Pelo que, “a lei encontra-se também ferida de inconstitucionalidade por manifesta violação do princípio da proporcionalidade, tal como julga o Tribunal Arbitral”. A lei viola também o “princípio da generalidade pois a Constituição prevê que os impostos não possam ser aplicados especificamente a um conjunto de pessoas ou empresas em discriminação positiva ou negativa relativamente a outros setores de atividade ou contribuintes, procura com isto defender setores ou pessoas de tratamentos desiguais ou punitivos”.
A existência de já três decisões todas no mesmo sentido da inconstitucionalidade de normas fundamentais do imposto, “embora ainda não transitadas em julgado, pois delas cabe recurso obrigatório para o Tribunal Constitucional em matéria de constitucionalidade, pode e deve ser considerado um aviso sério ao legislador e ao Ministério das Finanças e ao da Segurança Social. O Relator da decisão de março de 2023 foi até antigo Juiz Conselheiro do Tribunal Constitucional”, explica o advogado José Luís Moreira da Silva.
E adianta que a questão só ficará resolvida “com uma decisão final do Tribunal Constitucional, embora nos pareça que as decisões arbitrais até agora emitidas são fundamentadas e contêm argumentos sólidos. Para nós a questão da inconstitucionalidade da norma transitória parece evidente, por tributar matérias anteriores à vigência da norma (a norma é de julho 2020 e pretendeu aplicar-se logo ao primeiro semestre de 2020). Já a questão mais ampla da constitucionalidade do imposto, por violação da proporcionalidade e da igualdade tributária, pode merecer alguma discussão, não sendo líquida”.

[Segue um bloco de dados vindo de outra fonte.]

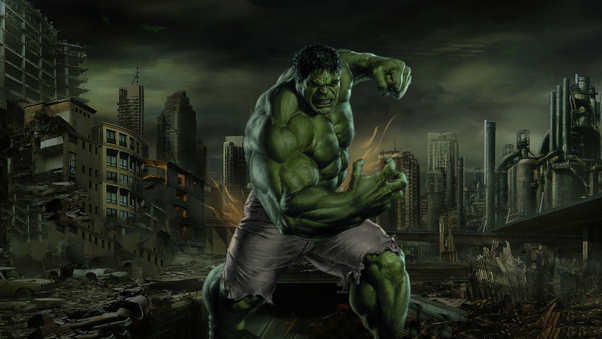 Hulk Smash 4k Art Wallpaper
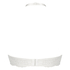 Voorgevormde halter bralette Marina, Wit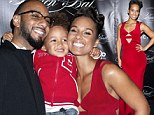 Family matters! Alicia Keys is a beauty in red as she poses with son Egypt and husband Swizz Beatz at charity ball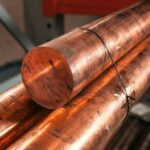 Медный круг прессованный 85 мм М0б ГОСТ 1535-2016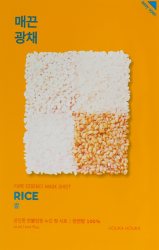 Тканевая маска "Рисовая" (Pure Essence Mask Sheet Rice), Holika Holika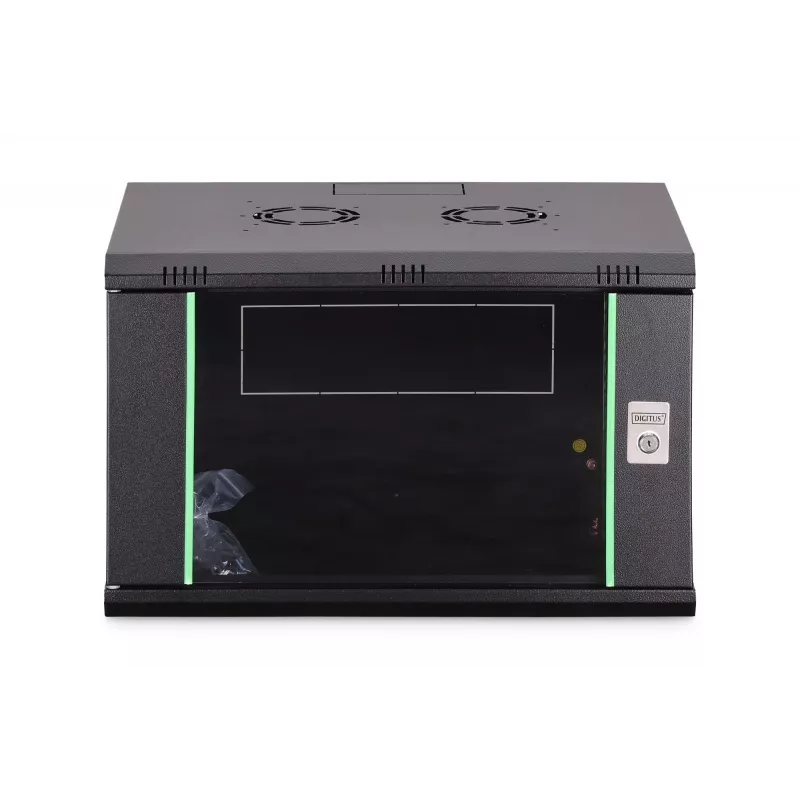 Sieninis 19 colių stovo spintas DIGITUS Dynamic-N DN-37101 — 7U, 600x450 mm, IP20, rakinamas, nesurinktas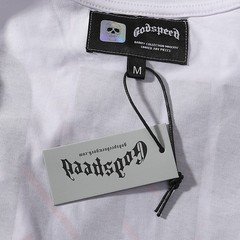 Godspeed Bomb Squad Print Tee Streetwear Men’s Hip Hop Oversized Graphic T-Shirt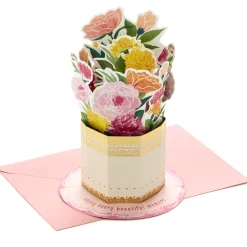 Enjoy Every Beautiful Moment Flower Vase 3D Pop-Up Card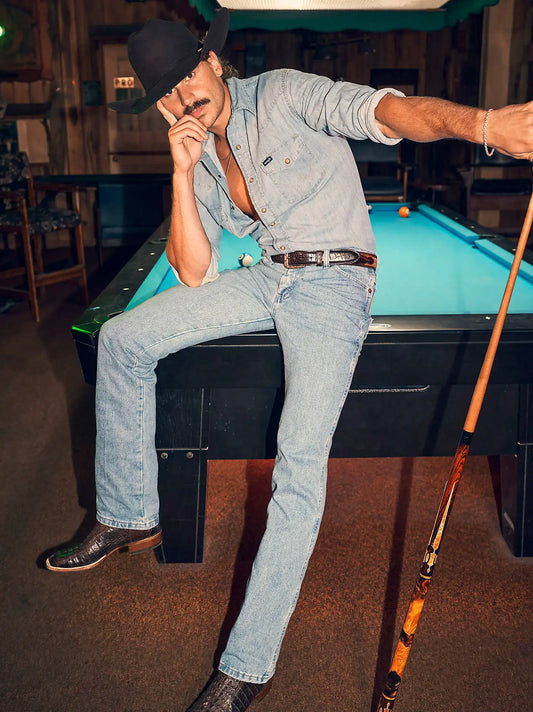Wrangler® Cowboy Cut® Slim Fit Jean in Antique Wash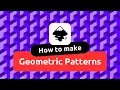 How to create a repeating geometric pattern in Inkscape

Mas a questão de se tributar umas entidades em especial (a banca) para financiar a segurança social, pode realmente pôr em causa “a igualdade tributária e a proporcionalidade. Sendo que o argumento do Governo de se estar apenas a equilibrar a banca com outras empresas, por aquela não estar sujeita a IVA, esquece que isso não é sempre uma vantagem, pelo contrário, e que a banca está sujeita a um especial imposto de selo”, concluiu.
Nuno de Oliveira Garcia, fiscalista e sócio responsável pelo departamento Fiscal da Gómez-Acebo & Pombo defende que “em situações de crise, primeiro na recessão de 2008-2013 e, mais recentemente, na Pandemia COVID, existe sempre a tentação de criar-se contribuições ou adicionais, quase sempre verdadeiros impostos seletivos nos seus destinatários, geralmente setores de atividade em relação aos quais existe a perceção de liquidez crescente e até de lucros. Em muitos casos, esses tributos têm um propósito político e/ou financeiro”, que até pode ser “eventualmente louvável, mas são concebidos à margem do direito fiscal enquanto elemento garantístico dos particulares”. Em bom rigor, o ‘Adicional sobre o Banca’ trata-se de um “tributo seletivo (e até persecutório, se pensarmos que já existe uma contribuição, supostamente extraordinária, sobre o mesmo sector) cuja receita é, inesperadamente e sem sentido, dirigida ao financiamento da Segurança Social. É, como referi, um bom exemplo; e é o resultado de políticas que se baseiam na mera cobrança de tributos, criados à pressa e cobrados de forma impaciente”.